In news- Three US-based economists, David Card, Joshua Angrist, Guido Imbens have won the 2021 Nobel prize for Economics.
About the awardees-
- The Nobel Committee awarded one half of the prize to David Card for his empirical contributions to labour economics and the other half jointly to Joshua D. Angrist and Guido W. Imbens for their methodological contributions to the analysis of causal relationships.
- Card worked on research that used restaurants in New Jersey and in eastern Pennsylvania to measure the effects of increasing the minimum wage.
- He found that an increase in the hourly minimum wage did not affect employment, challenging conventional wisdom which held that an increase in minimum wage will lead to less hiring.
- Card’s work also challenged another commonly held idea, that immigrants depress wages for native-born workers.
- He found that incomes of the native-born can benefit from new immigration, while it is earlier immigrants who are at risk of being negatively affected.
- Angrist and Imbens worked out the methodological issues that enable economists to draw solid conclusions about cause and effect even where they cannot carry out studies according to strict scientific methods.

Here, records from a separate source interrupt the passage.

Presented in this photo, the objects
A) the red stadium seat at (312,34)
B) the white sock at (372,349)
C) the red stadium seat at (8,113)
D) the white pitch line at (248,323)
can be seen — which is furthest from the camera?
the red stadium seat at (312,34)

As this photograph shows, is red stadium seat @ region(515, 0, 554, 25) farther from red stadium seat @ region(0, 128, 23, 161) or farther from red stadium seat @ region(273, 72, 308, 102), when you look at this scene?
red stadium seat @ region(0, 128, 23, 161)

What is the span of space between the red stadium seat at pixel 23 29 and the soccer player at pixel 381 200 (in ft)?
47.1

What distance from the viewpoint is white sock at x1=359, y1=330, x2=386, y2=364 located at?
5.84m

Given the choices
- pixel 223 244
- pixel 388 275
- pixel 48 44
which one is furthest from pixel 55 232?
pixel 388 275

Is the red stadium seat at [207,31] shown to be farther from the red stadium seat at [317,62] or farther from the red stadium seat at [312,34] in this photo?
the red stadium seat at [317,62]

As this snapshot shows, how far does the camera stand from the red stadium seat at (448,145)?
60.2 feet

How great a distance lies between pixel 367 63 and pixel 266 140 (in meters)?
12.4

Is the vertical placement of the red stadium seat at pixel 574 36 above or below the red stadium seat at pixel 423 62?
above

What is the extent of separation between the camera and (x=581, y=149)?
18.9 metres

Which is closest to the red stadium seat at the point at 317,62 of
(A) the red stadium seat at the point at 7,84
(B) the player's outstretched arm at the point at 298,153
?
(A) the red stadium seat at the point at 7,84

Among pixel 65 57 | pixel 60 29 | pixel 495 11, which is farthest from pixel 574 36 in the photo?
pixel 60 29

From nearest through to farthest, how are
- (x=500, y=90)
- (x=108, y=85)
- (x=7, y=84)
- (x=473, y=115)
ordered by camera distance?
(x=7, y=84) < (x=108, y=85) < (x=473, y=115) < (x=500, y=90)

Note- Unlike the other Nobel prizes, the economics award wasn’t established in the will of Alfred Nobel and the Nobel Prize in Economic Sciences is awarded by the Royal Swedish Academy of Sciences, Stockholm. The Prize is based on a donation received by the Nobel Foundation in 1968 from Sveriges Riksbank on the occasion of the Bank’s 300th anniversary. It is the last prize announced each year.